> **THE DATA**

------------

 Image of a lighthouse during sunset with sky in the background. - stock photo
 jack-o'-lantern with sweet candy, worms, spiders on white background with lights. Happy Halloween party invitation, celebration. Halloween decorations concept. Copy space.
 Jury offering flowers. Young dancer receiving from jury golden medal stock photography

------------

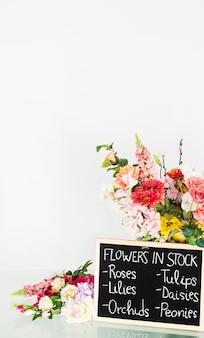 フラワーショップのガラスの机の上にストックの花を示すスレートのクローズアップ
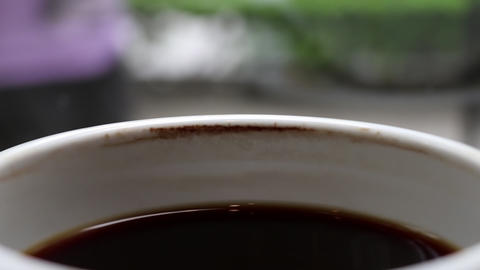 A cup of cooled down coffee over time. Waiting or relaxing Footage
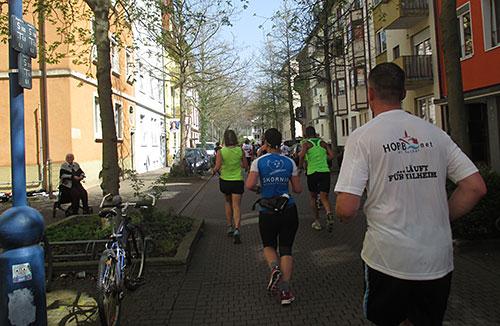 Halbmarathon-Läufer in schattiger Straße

------------

> **TASK INSTRUCTIONS**
Transcribe the listing above exactly, but only from the line with "フラワーショップのガラスの机の上にストックの花を示すスレートのクローズアップ" through the line with "Halbmarathon-Läufer in schattiger Straße". Include both of those lines and omit the pictures.

> **YOUR RESPONSE**
 フラワーショップのガラスの机の上にストックの花を示すスレートのクローズアップ
 A cup of cooled down coffee over time. Waiting or relaxing Footage
 Halbmarathon-Läufer in schattiger Straße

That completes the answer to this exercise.